Factors that may hurt your rankings include:

  • Excessive capitalization
  • Keyword stuffing and unrelated keywords
  • HTML issues

If you’re using an engine other than Google Shopping, it’s a good idea to check on the ranking factors for that shopping engine specifically. That said, you’ll find that most shopping engines take their cues from Google Shopping.

3. Use Keywords in Your Titles and Descriptions

While attributes like brand and MPN/Style Number are primary ranking factors, there’s room to include additional keywords that capture queries from people looking for your product in a particular way. To find the best keywords for your listing, first check to see what keywords you’re already ranking for. Ask:

  • Do the keywords you’re ranking for make sense for the product, decreasing the likelihood of wasting a click?
  • When you run a manual search for each keyword, do you get results full of products that are similar to yours?
  • If you’re seeing success with a particular keyword or you’re inspired by a competitor’s keyword, have you optimized for those keywords in your titles and descriptions?

Remember that finding the right keywords is an ongoing process. Not everything will work at first, and that’s okay. As you accrue more keyword data over time, double down on your winners and weed out your losers until you’ve found the perfect blend for your products.

4. Make Your Product Descriptions Detailed and Compelling

The maximum character count for Google Shopping product descriptions is 10,000. Other shopping engines typically follow suit, with slight variation. Make full use of this limit to include all of the relevant information about your product.
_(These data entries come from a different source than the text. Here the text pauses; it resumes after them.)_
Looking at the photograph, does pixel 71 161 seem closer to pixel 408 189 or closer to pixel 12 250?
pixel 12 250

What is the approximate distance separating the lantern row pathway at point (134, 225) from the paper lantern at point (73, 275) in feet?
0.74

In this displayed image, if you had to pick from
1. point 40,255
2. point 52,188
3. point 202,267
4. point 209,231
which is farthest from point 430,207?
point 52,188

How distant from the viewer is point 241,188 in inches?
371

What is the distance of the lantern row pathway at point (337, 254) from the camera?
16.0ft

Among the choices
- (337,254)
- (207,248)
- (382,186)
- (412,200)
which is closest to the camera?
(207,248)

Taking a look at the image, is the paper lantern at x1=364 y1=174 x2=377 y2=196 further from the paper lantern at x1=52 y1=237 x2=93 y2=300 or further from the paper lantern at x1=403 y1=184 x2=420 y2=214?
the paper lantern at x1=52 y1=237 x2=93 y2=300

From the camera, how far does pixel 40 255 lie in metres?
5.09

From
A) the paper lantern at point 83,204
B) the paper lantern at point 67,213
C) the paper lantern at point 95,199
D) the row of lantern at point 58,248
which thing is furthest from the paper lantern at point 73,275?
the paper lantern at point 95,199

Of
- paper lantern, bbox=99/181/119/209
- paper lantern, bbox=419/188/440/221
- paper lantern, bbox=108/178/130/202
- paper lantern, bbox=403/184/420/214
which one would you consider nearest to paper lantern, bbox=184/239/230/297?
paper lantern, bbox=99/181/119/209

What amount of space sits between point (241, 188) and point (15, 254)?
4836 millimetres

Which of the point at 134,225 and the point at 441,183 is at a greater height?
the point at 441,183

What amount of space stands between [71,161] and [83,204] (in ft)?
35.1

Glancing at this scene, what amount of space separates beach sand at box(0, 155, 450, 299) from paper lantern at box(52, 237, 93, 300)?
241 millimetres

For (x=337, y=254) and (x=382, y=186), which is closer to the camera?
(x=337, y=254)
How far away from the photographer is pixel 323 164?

This may include:

  • Product attributes (size, color, style)
  • Other visual details (material, pattern, graphic)
  • Special features
  • Technical specs
  • Intended audience/age range

Remember, the more details you include, the more likely you are to rank when shoppers are searching for those precise details.

5. Take Advantage of Your Shopping Engine’s Additional Features

Each shopping engine has a host of other features and extensions that can help you amplify your results. Google Shopping, for example, lets you create Merchant Promotions within your Merchant Center, which enhances product listing visibility while appealing to shoppers who are looking for deals. Promotions include:

  • Free shipping
  • BOGO/Buy One, Get One 50% Off
  • Tiered percentage discounts
  • Brand-specific rebates

Given features like this, it’s a great idea to line up a sales calendar so you’ll be able to make use of the extra features. Become familiar with the shopping engine you’re using, learn about all of their features and extensions, and plan on using them to turbo-charge your listings.

6. Make Optimization An Ongoing Process

Last but not least, remember that most businesses are successful on shopping engines only after a significant period of trial and error. It takes time and campaign-specific data to make the tweaks and optimizations that will make your efforts efficient and cost-effective. And because user behavior is constantly evolving, not even the experts put together a perfect campaign right out of the gate. Instead, they rely on their ability to notice trends quickly and adjust course flexibly.

Build a process for organizing and updating your product listing-related content. Then, at least once a month, measure your results and make strategic pivots as needed. Over time, you can expect your listings to become increasingly optimized, leading to a higher ROI.


For many ecommerce businesses, shopping engines are a relatively low-cost, low-effort strategy considering the return they bring in. More importantly, shopping engines help businesses stay visible in one more corner of the internet where ready customers are waiting to find their new favorite products. If you decide to run a well-optimized shopping engine strategy, those products just might be yours.